27 March, 2009
15 March, 2009
A Hopeless Romantic
Love. I'm a fool for it. I cannot begin to tell you why I'm so soft at heart. I'm sure it has to do with my upbringing, what's in my DNA, the media I've been exposed to, the relationships I've had and haven't, and things that are beyond my control and out of this earth. But that doesn't change my second sentence. Err, first full sentence really. I just long for it. I think it's something we as humans cannot live without, but what's not clear is that from person to person the "amount" and "depth" (both unitless and dimensionless) necessary to function varies.
I'm no psychologist and don't ever wish to be, but I know that even the hardest of souls needs compassion. But we're not here to state the obvious. I mean, I know I'm not. I'm not sure what you're doing here though. But what I wanted to talk about is why it is that I am compelled to feel the way I do. I can perform the duties in my life only for so long until I feel like I'm missing something, and then there it is...
What's the crux of this? Why am I even babbling? Here it is, are you ready? I believe I am incapable of not developing feelings for an attractive woman with whom I become more than just an acquaintance. Yeah, that was a difficult admission. I don't think it's a needy or clingy thing, I think I'm just always looking for that relationship I never had. At the cost of my own strength I diminish any flaws and disinterest this person may have and she proceeds to consume my thoughts. It's happened more times than I can count. First it's just a pointed interest followed by a stronger connection. By that point I'm suckered in and it's too late in but gets worse when there are obvious signs of fondness from the other end. Then for whatever reason it crashes and burns prematurely. Can you tell this is recent? A change of course doesn't have me heartbroken (because a future possibility has been confirmed), yet I see myself from a distance longing again for that relationship.
I think it's a weakness. Nothing I'm ashamed of or afraid of, but something I wish I could conquer. I simply lack the ability to protect myself from falling in love.
I believe it's love it's hiding there inside you and inside me
Maybe the two of us could bring it to the light,
Love when I approach the tears they fall like rain ya tell me,
baby your heart's into a thousand pieces
Stop- only old and wise, with clouded eyes
You can't see what I can but I
blindly throw my faith to the face
Of the next pretty girl that comes my way
01 March, 2009
Hello GORGEous!
Last weekend could possibly be the start of one of the happiest events of my life. Well when you finish reading this you might not be too impressed, but to each his own. Saturday I booked flights and campsite reservations for a 4 day trip to Seattle for DMB at The Gorge Amphitheatre on Labor Day weekend! Tickets go on sale in 2 weeks, and we'll rent a car when we get there. Pat and I have always talked about going out to this, but it's finally going to happen! We'll fly in, I'll hang out with Roby for a night, head off to the campsite, and have a great three nights of concerts. Awesome!!!
This was all fueled by a pretty great tax return this year. For some reason I thought it was going to be bad but being a student in '08 and paying interest on loans helps out a whole lot.
Work was really quite stressful right around the last update.
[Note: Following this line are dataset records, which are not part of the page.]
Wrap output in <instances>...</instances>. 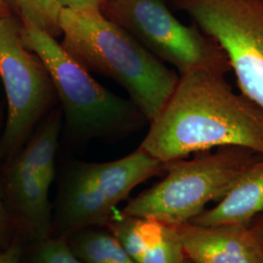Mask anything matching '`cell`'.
Instances as JSON below:
<instances>
[{
    "mask_svg": "<svg viewBox=\"0 0 263 263\" xmlns=\"http://www.w3.org/2000/svg\"><path fill=\"white\" fill-rule=\"evenodd\" d=\"M223 146L263 156V108L234 91L226 73L200 68L179 76L140 148L169 163Z\"/></svg>",
    "mask_w": 263,
    "mask_h": 263,
    "instance_id": "obj_1",
    "label": "cell"
},
{
    "mask_svg": "<svg viewBox=\"0 0 263 263\" xmlns=\"http://www.w3.org/2000/svg\"><path fill=\"white\" fill-rule=\"evenodd\" d=\"M62 47L88 71L109 77L130 95L145 120L161 112L179 83V76L107 19L102 10L63 8Z\"/></svg>",
    "mask_w": 263,
    "mask_h": 263,
    "instance_id": "obj_2",
    "label": "cell"
},
{
    "mask_svg": "<svg viewBox=\"0 0 263 263\" xmlns=\"http://www.w3.org/2000/svg\"><path fill=\"white\" fill-rule=\"evenodd\" d=\"M262 155L241 146L201 152L191 160L165 163L164 179L124 208L121 215L154 218L170 226L189 222L210 202H219Z\"/></svg>",
    "mask_w": 263,
    "mask_h": 263,
    "instance_id": "obj_3",
    "label": "cell"
},
{
    "mask_svg": "<svg viewBox=\"0 0 263 263\" xmlns=\"http://www.w3.org/2000/svg\"><path fill=\"white\" fill-rule=\"evenodd\" d=\"M25 45L46 66L71 132L94 138L136 129L145 120L131 100H125L99 84L61 43L33 24L21 21Z\"/></svg>",
    "mask_w": 263,
    "mask_h": 263,
    "instance_id": "obj_4",
    "label": "cell"
},
{
    "mask_svg": "<svg viewBox=\"0 0 263 263\" xmlns=\"http://www.w3.org/2000/svg\"><path fill=\"white\" fill-rule=\"evenodd\" d=\"M165 166L140 147L110 162L76 163L68 171L57 201L59 230L66 235L107 223L132 190L165 173Z\"/></svg>",
    "mask_w": 263,
    "mask_h": 263,
    "instance_id": "obj_5",
    "label": "cell"
},
{
    "mask_svg": "<svg viewBox=\"0 0 263 263\" xmlns=\"http://www.w3.org/2000/svg\"><path fill=\"white\" fill-rule=\"evenodd\" d=\"M102 12L180 76L200 68L226 74L231 70L216 40L179 22L164 0H112L103 3Z\"/></svg>",
    "mask_w": 263,
    "mask_h": 263,
    "instance_id": "obj_6",
    "label": "cell"
},
{
    "mask_svg": "<svg viewBox=\"0 0 263 263\" xmlns=\"http://www.w3.org/2000/svg\"><path fill=\"white\" fill-rule=\"evenodd\" d=\"M0 78L8 105L0 151L13 155L58 96L46 66L24 43L21 21L12 15L0 17Z\"/></svg>",
    "mask_w": 263,
    "mask_h": 263,
    "instance_id": "obj_7",
    "label": "cell"
},
{
    "mask_svg": "<svg viewBox=\"0 0 263 263\" xmlns=\"http://www.w3.org/2000/svg\"><path fill=\"white\" fill-rule=\"evenodd\" d=\"M226 52L241 93L263 108V0H175Z\"/></svg>",
    "mask_w": 263,
    "mask_h": 263,
    "instance_id": "obj_8",
    "label": "cell"
},
{
    "mask_svg": "<svg viewBox=\"0 0 263 263\" xmlns=\"http://www.w3.org/2000/svg\"><path fill=\"white\" fill-rule=\"evenodd\" d=\"M192 263H263V250L249 226H173Z\"/></svg>",
    "mask_w": 263,
    "mask_h": 263,
    "instance_id": "obj_9",
    "label": "cell"
},
{
    "mask_svg": "<svg viewBox=\"0 0 263 263\" xmlns=\"http://www.w3.org/2000/svg\"><path fill=\"white\" fill-rule=\"evenodd\" d=\"M111 234L136 263H183L186 258L175 227L154 218L119 215L107 222Z\"/></svg>",
    "mask_w": 263,
    "mask_h": 263,
    "instance_id": "obj_10",
    "label": "cell"
},
{
    "mask_svg": "<svg viewBox=\"0 0 263 263\" xmlns=\"http://www.w3.org/2000/svg\"><path fill=\"white\" fill-rule=\"evenodd\" d=\"M263 212V158L248 170L216 207L205 210L189 222L198 226H249Z\"/></svg>",
    "mask_w": 263,
    "mask_h": 263,
    "instance_id": "obj_11",
    "label": "cell"
},
{
    "mask_svg": "<svg viewBox=\"0 0 263 263\" xmlns=\"http://www.w3.org/2000/svg\"><path fill=\"white\" fill-rule=\"evenodd\" d=\"M6 185L10 200L29 233L39 242L48 239L51 228V184L35 173L9 168Z\"/></svg>",
    "mask_w": 263,
    "mask_h": 263,
    "instance_id": "obj_12",
    "label": "cell"
},
{
    "mask_svg": "<svg viewBox=\"0 0 263 263\" xmlns=\"http://www.w3.org/2000/svg\"><path fill=\"white\" fill-rule=\"evenodd\" d=\"M61 127L62 113L60 109H56L48 115L10 168L35 173L52 184L55 178V160Z\"/></svg>",
    "mask_w": 263,
    "mask_h": 263,
    "instance_id": "obj_13",
    "label": "cell"
},
{
    "mask_svg": "<svg viewBox=\"0 0 263 263\" xmlns=\"http://www.w3.org/2000/svg\"><path fill=\"white\" fill-rule=\"evenodd\" d=\"M68 246L84 263H136L111 233L86 228L72 233Z\"/></svg>",
    "mask_w": 263,
    "mask_h": 263,
    "instance_id": "obj_14",
    "label": "cell"
},
{
    "mask_svg": "<svg viewBox=\"0 0 263 263\" xmlns=\"http://www.w3.org/2000/svg\"><path fill=\"white\" fill-rule=\"evenodd\" d=\"M10 11L19 15L20 21H27L57 38L62 35L60 14L63 7L57 0H4Z\"/></svg>",
    "mask_w": 263,
    "mask_h": 263,
    "instance_id": "obj_15",
    "label": "cell"
},
{
    "mask_svg": "<svg viewBox=\"0 0 263 263\" xmlns=\"http://www.w3.org/2000/svg\"><path fill=\"white\" fill-rule=\"evenodd\" d=\"M32 263H84L79 259L62 238L39 242Z\"/></svg>",
    "mask_w": 263,
    "mask_h": 263,
    "instance_id": "obj_16",
    "label": "cell"
},
{
    "mask_svg": "<svg viewBox=\"0 0 263 263\" xmlns=\"http://www.w3.org/2000/svg\"><path fill=\"white\" fill-rule=\"evenodd\" d=\"M63 8L79 10H102L103 0H57Z\"/></svg>",
    "mask_w": 263,
    "mask_h": 263,
    "instance_id": "obj_17",
    "label": "cell"
},
{
    "mask_svg": "<svg viewBox=\"0 0 263 263\" xmlns=\"http://www.w3.org/2000/svg\"><path fill=\"white\" fill-rule=\"evenodd\" d=\"M249 228L251 229L263 250V212L254 217L249 224Z\"/></svg>",
    "mask_w": 263,
    "mask_h": 263,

I had a big time commitment to help finish, but now that it's all over, I'm back to regular work. I have some pretty important meetings coming up, one including travel to Connecticut in a few weeks. At first I thought I'd be apprehensive about a trip out to the vendor, but considering the amount of time I've poured over design documentation, I know my material.
I cannot stop watching Entourage. Gabe got me hooked on the show and I've now watched three seasons over approximately 2 weeks. It's not an amazing show by any means, but it's got a good cast of characters and the story easily sucks you in. If I keep myself away, I don't binge on episodes. Once I start though, I can't stop!
Finally, I started making chicken stir fry as one of my "regulars". It's so tasty!